• Source passage:
** Begin **

# What is it with dealership service departments?



## Evofire (Oct 3, 2013)

how do you know they didnt check air?


----------



## Mordsith_T (Oct 5, 2013)

Because I brought it in with 29-32 pressure and it is still at that. The spec is for 35.


----------



## Evofire (Oct 3, 2013)

and you cant add air to make them where you like? its not like air is a proprietary thing...go to your nearest quiktrip or gas station and fill your tires. not a huge deal.


----------



## Patman (May 7, 2011)

They were probably going on the premise, no TPMS light on no problem. Why don't you check them yourself? Go to the local parts store and buy a gauge. Only problem with that is you have to pay for the air yourself at a gas station. None the less it is still probably cheaper for you to buy a gauge and inflate yourself that way you know it is done correctly.


----------



## Mordsith_T (Oct 5, 2013)

No, they have nitrogen in them. And no I didn't put that in them. Not to mention the air pumps in my town usually don't work. I have found one that works occasionally. Else, I would.


----------



## Mordsith_T (Oct 5, 2013)

I did. I have a digital and a standard. Thats how I know they didn't check it.


----------



## Evofire (Oct 3, 2013)

it doesnt matter that there is nitrogen in them. thats a scam. what is the air we breathe? 78% nitrogen. It is highly highly unlikely that they have 100% nitrogen. that would require a vacuum pump/chamber, and a few cycles of filling/vacuuming to make it right. Go to the nearest station and fill them your self. 

This post to me seems like someone just wanting to bash a dealership.


----------



## NYCruze2012 (Jan 16, 2012)

If I have a problem with my car I bring it into the dealership for service. Normally they are pretty good about everything but there are times I would like to strangle them. I have a Eco and I'm pretty particular about where I keep my air pressure set at. I usually run around 40 psi. When I come in for service I asked him not to adjust my tire pressure and lo and behold when I get it back the pressure could vary from tire to tire. Also did you ever notice sometimes you cant get them to think outside the box? It's almost like they are trained robots.

Sent from my last surviving brain cell


----------



## Mordsith_T (Oct 5, 2013)

Wow Evo, judgemental much? How about I asked them to do something and they didn't. I suppose that isn't good enough for you.


----------



## Mordsith_T (Oct 5, 2013)

I loved the Saturn Dealership. If I asked them to do something it was done. Even if it was a bit different from proceedure. I suppose they spoiled me that way.


NYCruze2012 said:


> If I have a problem with my car I bring it into the dealership for service. Normally they are pretty good about everything but there are times I would like to strangle them. I have a Eco and I'm pretty particular about where I keep my air pressure set at. I usually run around 40 psi. When I come in for service I asked him not to adjust my tire pressure and lo and behold when I get it back the pressure could vary from tire to tire. Also did you ever notice sometimes you cant get them to think outside the box? It's almost like they are trained robots.

** End **

• Information supplied:
** Begin **

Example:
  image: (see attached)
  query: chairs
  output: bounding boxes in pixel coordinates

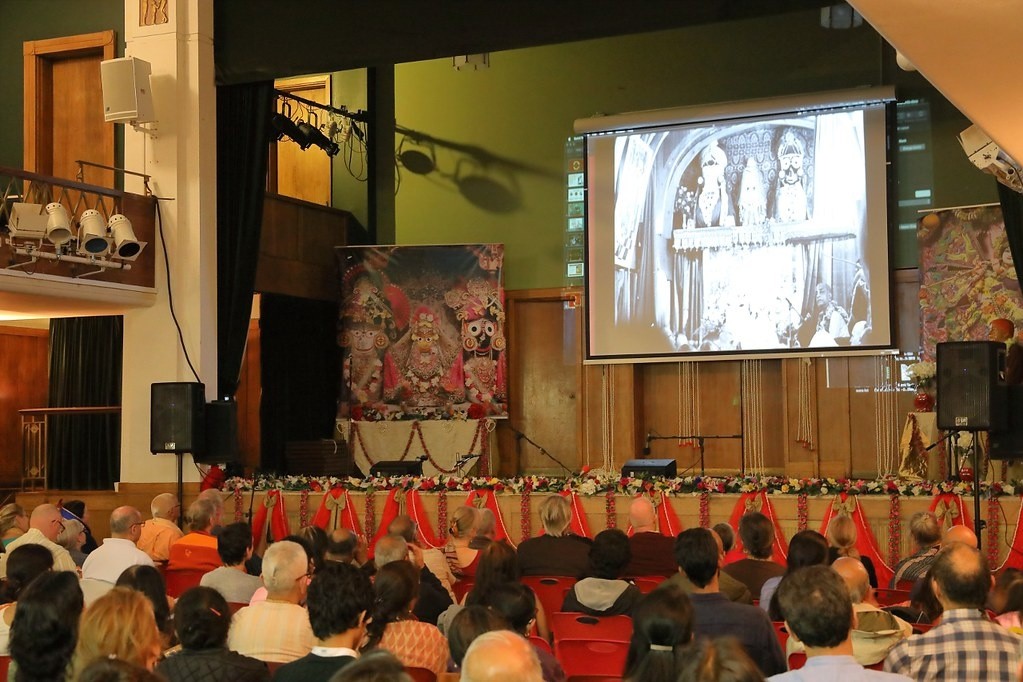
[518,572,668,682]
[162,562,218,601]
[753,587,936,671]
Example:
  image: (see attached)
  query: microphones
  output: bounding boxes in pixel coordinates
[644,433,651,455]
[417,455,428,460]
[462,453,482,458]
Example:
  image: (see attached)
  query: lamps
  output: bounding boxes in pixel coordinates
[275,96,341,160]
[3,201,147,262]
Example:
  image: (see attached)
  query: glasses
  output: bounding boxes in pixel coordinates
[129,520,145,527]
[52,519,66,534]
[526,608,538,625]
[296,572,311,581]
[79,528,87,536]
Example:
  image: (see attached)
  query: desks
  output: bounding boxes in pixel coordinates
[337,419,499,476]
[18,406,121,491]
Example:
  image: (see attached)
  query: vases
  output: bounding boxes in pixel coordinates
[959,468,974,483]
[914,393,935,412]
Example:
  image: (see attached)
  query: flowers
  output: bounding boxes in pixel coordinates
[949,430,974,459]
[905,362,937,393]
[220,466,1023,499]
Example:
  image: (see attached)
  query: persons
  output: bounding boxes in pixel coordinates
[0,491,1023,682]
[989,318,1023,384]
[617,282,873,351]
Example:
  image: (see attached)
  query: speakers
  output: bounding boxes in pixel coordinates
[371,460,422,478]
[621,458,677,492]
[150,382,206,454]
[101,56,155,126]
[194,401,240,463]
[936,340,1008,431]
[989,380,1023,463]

** End **

• Task statement:
Carry on the forum thread about dealership service departments from the point where its last post ends. The listing has no connection to the forum thread about dealership service departments.

• Right answer:
> 
> Sent from my last surviving brain cell


----------



## Evofire (Oct 3, 2013)

not judgemental, you are just making a big deal out out of air pressure....if this was low oil after a change,or not changing a filter then sure. but **** my 11 year old nephew can put air in his tires. just saying man....no worries. keep on trucking and if you feel you MUST go to the dealer for air, then go ahead....


----------



## NYCruze2012 (Jan 16, 2012)

Personally I think it has to do with a breakdown of communication especially when they get busy. That's typically the situation at my dealership. If I was that unhappy I would not go there and I have been buying my cars there for the last 15 years. I know the technicians there have been there a long time and I know each one of them personally and I trust there work implicitly. I know that if they go to fix something it is fixed once and that is it and I am done. The air pressure to me is not that important and typically I set it myself anyway. Like I said before I just believe that it is a breakdown of communication when things start to get hectic over there.

Sent from my last surviving brain cell


----------



## Mordsith_T (Oct 5, 2013)

The deal is I asked them to do something and they didn't. That is the big deal. It may seem minor to you, but it shows that they will do as they want to MY car and not what I want.


----------



## NYCruze2012 (Jan 16, 2012)

Mordsith_T said:


> The deal is I asked them to do something and they didn't. That is the big deal. It may seem minor to you, but it shows that they will do as they want to MY car and not what I want.


You know I would say that I would make an effort to speak to the service manager or the general manager of the dealership. If you do not receive satisfaction from that the lodge a complaint with Chevrolet customer service. I don't think anybody here is trying to discredit how you feel. If I brought my car in for something else and it wasn't done then yes absolutely I would be annoyed. I totally see your point but when it comes to tires I am pretty ocd about where I have my tire pressure set.

Sent from my last surviving brain cell


----------



## WhiteAndBright (Mar 4, 2013)

Just think it could be worse, I just went through a 9 day ordeal to get the PCV valve fixed.. Yes NINE days to fix it!!!!


Sent from AutoGuide.com Free App


----------



## Mordsith_T (Oct 5, 2013)

I agree and you are probably right about the communication issue. And George (Service tech) is going to get it fixed I am sure. As stated earlier. Saturn spoiled me. 


NYCruze2012 said:


> You know I would say that I would make an effort to speak to the service manager or the general manager of the dealership. If you do not receive satisfaction from that the lodge a complaint with Chevrolet customer service. I don't think anybody here is trying to discredit how you feel. If I brought my car in for something else and it wasn't done then yes absolutely I would be annoyed. I totally see your point but when it comes to tires I am pretty ocd about where I have my tire pressure set.
> 
> Sent from my last surviving brain cell


----------



## NYCruze2012 (Jan 16, 2012)

Mordsith_T said:


> I agree and you are probably right about the communication issue. And George (Service tech) is going to get it fixed I am sure. As stated earlier. Saturn spoiled me.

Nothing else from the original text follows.